**** Extracted text

Year: 2016
When designing our Cloud VPS platform, we kept redundancy, scalability and, speed in mind in order of importance.
In these choices, 2 things appear to be mutually exclusive:
If you choose distributed storage, your disk performance suffers.
If you choose a lot of CPU cores, your CPU performance suffers.
Year: 2019
During a team meeting, we first discussed an additional VPS platform in addition to our Cloud VPS platform.
Goal: Performance. Full stop.
Important: No concessions
Year: 2021
We are about to launch our new platform.
Choices made:
Local NVMe in RAID 10
High CPU clock speed
We have received an invitation from one of our competitors. They have asked us to participate in a beta test of their high-performance VPS platform. Of course, we will. No problem.
Setup
We have tried to allocate the same resources on both the platform of our competitors and on our own platform to keep the test as fair as possible. For the performance VPS's, we have used a bare Debian 10 installation, regular VPS's and we used existing VPS's. This explains why there are some differences in the configuration.
Benchmarking
We have run many benchmarks with nench in the past. Because we encountered some shortcomings, we have made a for under the name snench.sh
(https://git.snel.com/snelcom/snench).
We shared our initial tests with our competitors. In consultation with them, we nevertheless concluded that the IOPS test is not entirely correct.
We ended up redoing our tests with Yet-Another-Bench-Script (https://github.com/masonr/yet-another-bench-script). We also shared these results with our colleagues and concluded together that these result are a better reflection of the actual performance.
In the results we have omitted the speedtest results as they add nothing to our current test. The exact command for running these benchmarks is:
curl -sL yabs.sh | bash -s -- -i
Disclaimer
Please note that this is a snapshot. We ran the tests several times and the results were similar.
Resultaten
What strikes us
If we look at Snel.com's offer and compare the Pure Performance VPS with the Cloud VPS, we see:
Much better CPU performance (+)
Much faster speeds on the discs in all tests (+)
If we look at the offer of our competitors ( High-Performance VPS vs BladeVPS), we see the same thing.
In other words: The Pure Performance VPS and the High-Performance VPS offer more performance than the regular VPS servers from the same suppliers. This result is not shocking.
If we compare Snel.com's offer with our competitors, we see that the difference is quite large in favor of Snel.com on both the CPU and the disks. In certain tests, there is even a difference of a factor of 10 in the disk performance.
Inquiries with our colleagues tell us that they have opted for a storage solution with Ceph. Although we emphasize its advantages (we also use Ceph for our CloudVPS products), we have consciously opted for local disks without a network layer with the Pure Performance VPS.
Remember what we said “no concessions”.

********

▸ **Required action 1**
Decide whether each statement agrees with the VPS benchmark text, answering yes or no and quoting the words of the text that settle it: (a) The new platform uses local NVMe disks in RAID 10. (b) The competitors chose local disks without a network layer for storage. (c) The speedtest results are included in the results.
▸ **Required action 2**
Retype the part of the VPS benchmark text starting at "We shared our" and ending at "the actual performance.".
Rely only on the VPS benchmark text when working from it.

**** Stored data

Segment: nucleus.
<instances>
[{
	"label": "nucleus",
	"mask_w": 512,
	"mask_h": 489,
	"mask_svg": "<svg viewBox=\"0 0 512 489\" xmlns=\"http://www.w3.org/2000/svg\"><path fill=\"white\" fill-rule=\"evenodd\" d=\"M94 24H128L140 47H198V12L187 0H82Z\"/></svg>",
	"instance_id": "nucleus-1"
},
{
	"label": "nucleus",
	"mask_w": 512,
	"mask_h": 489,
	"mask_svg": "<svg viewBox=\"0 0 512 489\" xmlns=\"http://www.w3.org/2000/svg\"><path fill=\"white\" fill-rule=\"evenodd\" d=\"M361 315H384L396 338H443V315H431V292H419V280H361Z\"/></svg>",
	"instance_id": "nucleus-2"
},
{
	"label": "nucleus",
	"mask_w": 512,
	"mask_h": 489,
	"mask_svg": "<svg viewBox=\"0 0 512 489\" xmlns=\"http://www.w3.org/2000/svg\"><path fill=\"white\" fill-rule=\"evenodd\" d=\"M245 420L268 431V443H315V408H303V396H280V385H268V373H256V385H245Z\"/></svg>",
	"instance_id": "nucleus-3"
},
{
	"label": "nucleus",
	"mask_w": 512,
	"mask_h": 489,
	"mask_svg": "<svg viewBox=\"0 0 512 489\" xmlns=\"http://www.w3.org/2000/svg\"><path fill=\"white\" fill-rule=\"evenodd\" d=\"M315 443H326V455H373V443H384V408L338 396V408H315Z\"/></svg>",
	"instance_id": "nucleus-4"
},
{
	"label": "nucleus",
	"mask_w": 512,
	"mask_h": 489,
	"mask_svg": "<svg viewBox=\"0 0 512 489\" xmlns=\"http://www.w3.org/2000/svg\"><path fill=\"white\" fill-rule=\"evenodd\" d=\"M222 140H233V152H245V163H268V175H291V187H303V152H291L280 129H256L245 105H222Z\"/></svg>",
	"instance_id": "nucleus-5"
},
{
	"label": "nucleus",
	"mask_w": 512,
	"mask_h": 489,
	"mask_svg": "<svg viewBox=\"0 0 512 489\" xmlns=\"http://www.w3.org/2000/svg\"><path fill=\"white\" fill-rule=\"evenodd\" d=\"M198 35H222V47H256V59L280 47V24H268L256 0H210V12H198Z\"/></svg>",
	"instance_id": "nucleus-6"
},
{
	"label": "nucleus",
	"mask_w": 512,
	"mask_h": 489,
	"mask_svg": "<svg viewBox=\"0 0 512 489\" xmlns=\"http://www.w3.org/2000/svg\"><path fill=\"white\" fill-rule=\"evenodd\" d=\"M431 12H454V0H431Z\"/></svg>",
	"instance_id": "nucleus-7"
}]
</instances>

********

▸ **Output 1**
(a) Yes: "Local NVMe in RAID 10"
(b) No: "they have opted for a storage solution with Ceph"
(c) No: "we have omitted the speedtest results as they add nothing to our current test"

▸ **Output 2**
We shared our initial tests with our competitors. In consultation with them, we nevertheless concluded that the IOPS test is not entirely correct.
We ended up redoing our tests with Yet-Another-Bench-Script (https://github.com/masonr/yet-another-bench-script). We also shared these results with our colleagues and concluded together that these result are a better reflection of the actual performance.